Delhi’s disappearing water bodies

It was not so long ago that there were more than 600 big or small lakes, reservoirs, ponds and barrages in and around Delhi. A majority of them have been encroached upon or deliberately filled with construction waste.

Lakes that have disappeared include the massive one that existed between Tughlaqabad and Adilabad fed by a stream running through it till 1825 and later. The lake formed by the barrage built by Muhammad bin Tughlaq had water till the early decades of the 20th century. The part that was the lake now houses the Saket District Court and the DMRC housing colony.

Not even a trace remains of the huge reservoir built by Feroze Tughlaq near his hunting lodge at Mahipalpur. The Surajkund lake, built according to tradition by Surajpal, is now dry. Jahangirpuri lake, the Talkatora lake and the hundreds of baolis scattered around the area that is now the megapolis of Delhi are all gone.

These and hundreds of other water bodies, lakes, ponds, stepwells and kunds provided potable water, helped irrigation, and were nesting sites for water birds, deer, chinkaras, blue bulls. They were a source of livelihood for fishermen and cultivators and were aquifers that fed the sub-soil water. They bulk of them were destroyed in the last few decades.

Saving the river

The prevailing ignorance of the importance of the Yamuna floodplains in Delhi and its blatant encroachment was perhaps one of the most dominant factors that led to the death of the river. This brought seven leading environmental organizations of Delhi—-the Toxics Link, LIFE (Lawyers Initiative for Forest and Environment), CMS (Centre for Media Studies), Paani Morcha, Ridge Bachao Andolan, Maatu Jan Sangathan and PEACE Institute Charitable Trust—-together to form the Yamuna Jiye Abhiyan (YJA) on February 7, 2007, with Manoj Misra a retired Indian Forest Service officer as its convener.

Since then, the YJA, has been functioning as an advocacy group determined to revive the river, especially protecting its floodplains from encroachment in a land scarce capital, as its core objective. Its studies have shown that unrestricted construction of bridges and embankments has sliced the Yamuna floodplains into pieces and affected the flood dynamics of the river.

“Though the Delhi government’s Rejuvenation Project, 2015 has a well thought out drain restoration strategy, it is weak on details,” said Manoj Misra. “The question of how to get the flow back into the river remains unaddressed. So does the question of how to prevent industrial effluents from entering the drains and reaching the river. Zero discharge from the industrial areas is the biggest need. It is an emergency situation.”

YJA has pursued its objectives by conducting research, studies, litigation, holding awareness seminars and training workshops besides regular monitoring and voluminous data compilation. It has conducted several studies on the correlation between the deteriorating health of the river to the increasing incidence of water borne diseases in the capital.

It is also working closely with the monitoring committee set up by the NGT to oversee the Yamuna clean up work. The committee has launched a website, www.yamuna-revival.nic.in to receive complains and suggestions on cleaning up the polluted river. Besides having information on the action plan reports on different aspects of the river, the website will give the public a platform to register suggestions and give information about pollution at specific locations.

But all efforts of the YJA and the monitoring committee, will probably slow down as campaigning for the 2019 Lok Sabha polls picks up in Delhi. As it is, agencies tasked with clearing unauthorised settlements on the flood plains, for instance, are citing the model code of conduct for their inaction. And cleaning up the Yamuna is hardly a priority to the candidate’s for East Delhi’s Lok Sabha seat, which contains the bulk of the unauthorised colonies and whose residents constitute a formidable vote bank.

## Exercise instructions:
For each statement, say yes or no according to the article above on Delhi's water bodies and the Yamuna, and quote the words of the article that decide it: (a) The Yamuna Jiye Abhiyan was formed on February 7, 2007. (b) The Surajkund lake still holds water. (c) The Saket District Court stands on ground that was once part of a lake.

## Data section:
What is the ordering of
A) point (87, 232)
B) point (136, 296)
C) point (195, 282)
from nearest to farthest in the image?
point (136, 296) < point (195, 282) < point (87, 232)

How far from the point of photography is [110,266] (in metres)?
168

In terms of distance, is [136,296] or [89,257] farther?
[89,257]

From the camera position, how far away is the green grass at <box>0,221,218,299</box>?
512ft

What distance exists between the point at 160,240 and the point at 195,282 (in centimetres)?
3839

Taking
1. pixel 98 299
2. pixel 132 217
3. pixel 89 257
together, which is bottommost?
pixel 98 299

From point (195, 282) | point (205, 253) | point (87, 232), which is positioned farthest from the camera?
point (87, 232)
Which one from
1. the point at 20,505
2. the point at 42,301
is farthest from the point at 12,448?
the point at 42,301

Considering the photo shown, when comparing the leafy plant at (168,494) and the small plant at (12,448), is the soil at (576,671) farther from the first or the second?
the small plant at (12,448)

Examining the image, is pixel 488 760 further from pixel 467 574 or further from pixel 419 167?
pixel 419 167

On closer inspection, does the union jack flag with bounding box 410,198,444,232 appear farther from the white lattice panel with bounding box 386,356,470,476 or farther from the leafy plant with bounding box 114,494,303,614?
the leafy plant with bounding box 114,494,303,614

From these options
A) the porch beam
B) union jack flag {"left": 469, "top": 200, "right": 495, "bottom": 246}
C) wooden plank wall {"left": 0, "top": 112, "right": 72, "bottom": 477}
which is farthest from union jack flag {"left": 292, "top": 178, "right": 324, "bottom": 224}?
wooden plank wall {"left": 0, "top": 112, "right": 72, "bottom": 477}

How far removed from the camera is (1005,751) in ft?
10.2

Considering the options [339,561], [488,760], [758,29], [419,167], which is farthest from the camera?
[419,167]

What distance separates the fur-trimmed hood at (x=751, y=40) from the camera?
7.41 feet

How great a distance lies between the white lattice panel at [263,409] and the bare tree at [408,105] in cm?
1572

## Answer for the task:
(a) Yes: "together to form the Yamuna Jiye Abhiyan (YJA) on February 7, 2007"
(b) No: "The Surajkund lake, built according to tradition by Surajpal, is now dry."
(c) Yes: "The part that was the lake now houses the Saket District Court and the DMRC housing colony."